Ginseng, an herbal remedy from China, has a reputation for stimulating brain function and increasing energy. The “red ginseng” variety also has some potential to calm symptoms of ADHD.
A 2011 study looked at 18 children between 6 and 14 years old who were diagnosed with ADHD. Researchers gave 1,000 mg of ginseng to each one for eight weeks. They reported improvements in anxiety, personality, and social functioning.
Pycnogenol is a plant extract from the bark of the French maritime pine tree. Researchers gave 61 children with ADHD either 1 mg of pycnogenol or a placebo once a day for four weeks in a 2006 study. Results showed that the pycnogenol reduced hyperactivity and improved attention and concentration. The placebo showed no benefits.
Another study found that the extract helped normalize antioxidant levels in children with ADHD. One study published in 2007 showed that pycnogenol lowered stress hormones by 26 percent. It also decreased the amount of the neurostimulant dopamine by nearly 11 percent in people with ADHD.
Some studies have indicated that combining some of these herbs may produce better results than using one alone. A small study in Canada studied children with ADHD who took both American ginseng and Ginkgo biloba twice a day for four weeks. The participants experienced improvements in social problems, hyperactivity, and impulsivity.

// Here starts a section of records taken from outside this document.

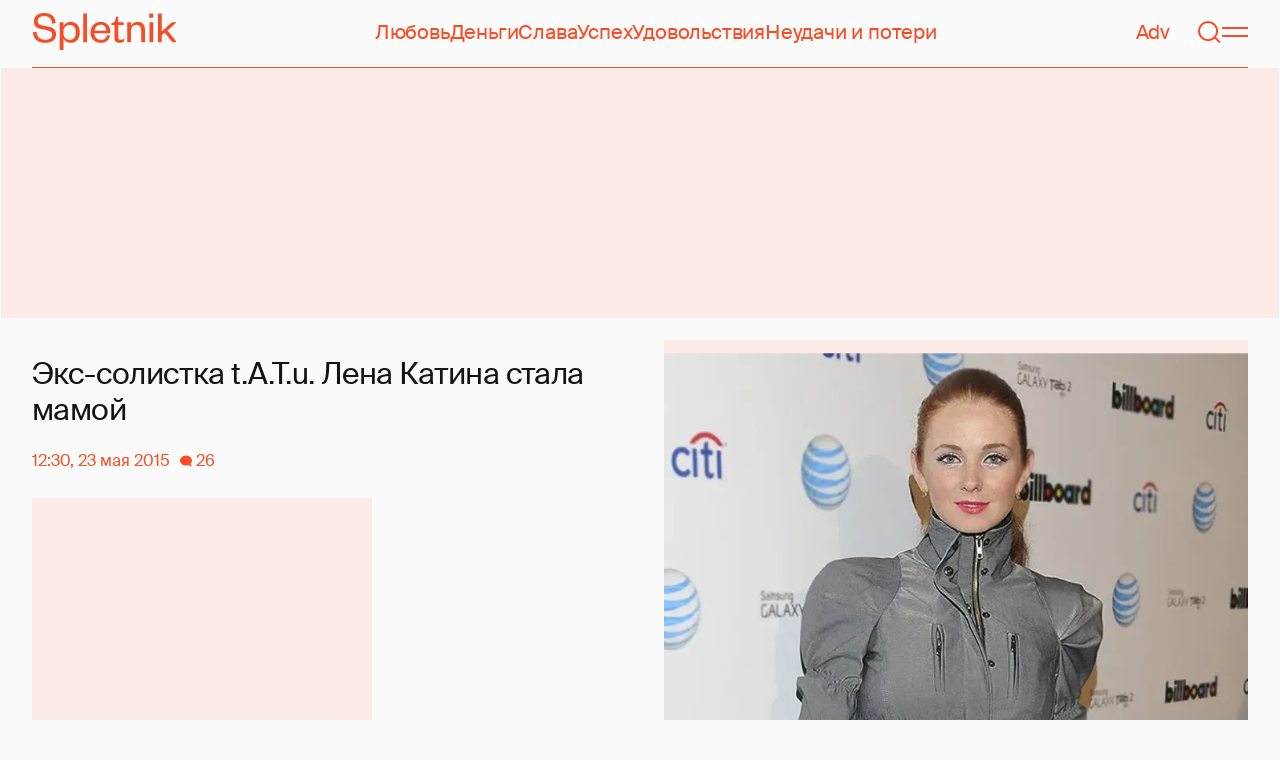

--- FILE ---
content_type: text/html; charset=utf-8
request_url: https://www.google.com/recaptcha/api2/aframe
body_size: 265
content:
<!DOCTYPE HTML><html><head><meta http-equiv="content-type" content="text/html; charset=UTF-8"></head><body><script nonce="Cp_6_D3r7--397s2lDly-A">/** Anti-fraud and anti-abuse applications only. See google.com/recaptcha */ try{var clients={'sodar':'https://pagead2.googlesyndication.com/pagead/sodar?'};window.addEventListener("message",function(a){try{if(a.source===window.parent){var b=JSON.parse(a.data);var c=clients[b['id']];if(c){var d=document.createElement('img');d.src=c+b['params']+'&rc='+(localStorage.getItem("rc::a")?sessionStorage.getItem("rc::b"):"");window.document.body.appendChild(d);sessionStorage.setItem("rc::e",parseInt(sessionStorage.getItem("rc::e")||0)+1);localStorage.setItem("rc::h",'1768958042549');}}}catch(b){}});window.parent.postMessage("_grecaptcha_ready", "*");}catch(b){}</script></body></html>

--- FILE ---
content_type: application/javascript; charset=utf-8
request_url: https://fundingchoicesmessages.google.com/f/AGSKWxUSuINZazHJYZVRdU0Y__h85R9QOScgpkkTZhQPCndWRf7a86yUrNTSakRPPpzLj-yQH1cquTEezsF5EHN09f_tjdjLjns5UK8QyCbQsaIqy1tkgMlDJGuK47BAtoUFVxY-fpKoCtFQq5YMui57jXLAf4dMOlVx1wGhPYW_LWC7HT3-7IGzwPb2ulqN/_/ad250._468.gif/adexternal./adline./ads11.
body_size: -1293
content:
window['8201d31f-197b-4f7d-ad60-f693f4f4f9ea'] = true;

There are not many completed studies of the efficacy of herbal ADHD remedies. A 2011 review of complementary treatments for ADHD found that pine bark and a Chinese herbal blend may be effective and brahmi shows promise, but requires further research.
With so many options, your best bet may be to check with your doctor, an herbal specialist, or naturopath for more information. Seek advice on where to buy herbs from companies with good reputations. The FDA does not regulate or monitor the use of herbs and products have been reported tainted, incorrectly labeled, and unsafe.